● PROBLEM DESCRIPTION: Exact copies of all the records are the expected output.

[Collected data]
*** Block opens ***
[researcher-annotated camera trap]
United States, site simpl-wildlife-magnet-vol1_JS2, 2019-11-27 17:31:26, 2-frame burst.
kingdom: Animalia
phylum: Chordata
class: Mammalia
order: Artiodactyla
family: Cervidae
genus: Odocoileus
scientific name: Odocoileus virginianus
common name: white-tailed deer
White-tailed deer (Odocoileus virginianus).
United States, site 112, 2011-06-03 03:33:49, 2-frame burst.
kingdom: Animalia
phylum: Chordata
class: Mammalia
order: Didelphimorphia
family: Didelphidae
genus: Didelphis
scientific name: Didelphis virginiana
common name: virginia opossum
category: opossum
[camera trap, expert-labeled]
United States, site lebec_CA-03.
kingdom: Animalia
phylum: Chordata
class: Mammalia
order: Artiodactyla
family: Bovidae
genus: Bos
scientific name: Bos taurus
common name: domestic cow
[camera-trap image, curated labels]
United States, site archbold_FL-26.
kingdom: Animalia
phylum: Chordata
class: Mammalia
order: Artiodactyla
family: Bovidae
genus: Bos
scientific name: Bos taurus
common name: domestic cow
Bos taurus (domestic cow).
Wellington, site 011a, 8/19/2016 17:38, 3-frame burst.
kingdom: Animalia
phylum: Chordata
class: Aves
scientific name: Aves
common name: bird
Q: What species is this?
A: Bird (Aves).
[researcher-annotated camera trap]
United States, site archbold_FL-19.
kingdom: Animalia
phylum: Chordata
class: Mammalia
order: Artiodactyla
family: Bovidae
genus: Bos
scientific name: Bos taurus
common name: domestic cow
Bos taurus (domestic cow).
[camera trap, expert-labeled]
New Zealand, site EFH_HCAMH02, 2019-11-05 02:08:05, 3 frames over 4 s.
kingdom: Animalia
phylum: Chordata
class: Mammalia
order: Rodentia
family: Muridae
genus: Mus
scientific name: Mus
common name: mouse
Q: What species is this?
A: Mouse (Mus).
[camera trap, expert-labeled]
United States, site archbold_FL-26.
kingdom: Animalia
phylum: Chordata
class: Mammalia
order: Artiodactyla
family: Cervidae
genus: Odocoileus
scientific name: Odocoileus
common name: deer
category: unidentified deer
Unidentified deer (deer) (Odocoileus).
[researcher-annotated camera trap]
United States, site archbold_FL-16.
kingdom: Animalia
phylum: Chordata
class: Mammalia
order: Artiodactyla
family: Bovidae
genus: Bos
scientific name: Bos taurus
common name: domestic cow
*** Block closes ***
● FINISHED EXERCISE:
[researcher-annotated camera trap]
United States, site simpl-wildlife-magnet-vol1_JS2, 2019-11-27 17:31:26, 2-frame burst.
kingdom: Animalia
phylum: Chordata
class: Mammalia
order: Artiodactyla
family: Cervidae
genus: Odocoileus
scientific name: Odocoileus virginianus
common name: white-tailed deer
White-tailed deer (Odocoileus virginianus).
United States, site 112, 2011-06-03 03:33:49, 2-frame burst.
kingdom: Animalia
phylum: Chordata
class: Mammalia
order: Didelphimorphia
family: Didelphidae
genus: Didelphis
scientific name: Didelphis virginiana
common name: virginia opossum
category: opossum
[camera trap, expert-labeled]
United States, site lebec_CA-03.
kingdom: Animalia
phylum: Chordata
class: Mammalia
order: Artiodactyla
family: Bovidae
genus: Bos
scientific name: Bos taurus
common name: domestic cow
[camera-trap image, curated labels]
United States, site archbold_FL-26.
kingdom: Animalia
phylum: Chordata
class: Mammalia
order: Artiodactyla
family: Bovidae
genus: Bos
scientific name: Bos taurus
common name: domestic cow
Bos taurus (domestic cow).
Wellington, site 011a, 8/19/2016 17:38, 3-frame burst.
kingdom: Animalia
phylum: Chordata
class: Aves
scientific name: Aves
common name: bird
Q: What species is this?
A: Bird (Aves).
[researcher-annotated camera trap]
United States, site archbold_FL-19.
kingdom: Animalia
phylum: Chordata
class: Mammalia
order: Artiodactyla
family: Bovidae
genus: Bos
scientific name: Bos taurus
common name: domestic cow
Bos taurus (domestic cow).
[camera trap, expert-labeled]
New Zealand, site EFH_HCAMH02, 2019-11-05 02:08:05, 3 frames over 4 s.
kingdom: Animalia
phylum: Chordata
class: Mammalia
order: Rodentia
family: Muridae
genus: Mus
scientific name: Mus
common name: mouse
Q: What species is this?
A: Mouse (Mus).
[camera trap, expert-labeled]
United States, site archbold_FL-26.
kingdom: Animalia
phylum: Chordata
class: Mammalia
order: Artiodactyla
family: Cervidae
genus: Odocoileus
scientific name: Odocoileus
common name: deer
category: unidentified deer
Unidentified deer (deer) (Odocoileus).
[researcher-annotated camera trap]
United States, site archbold_FL-16.
kingdom: Animalia
phylum: Chordata
class: Mammalia
order: Artiodactyla
family: Bovidae
genus: Bos
scientific name: Bos taurus
common name: domestic cow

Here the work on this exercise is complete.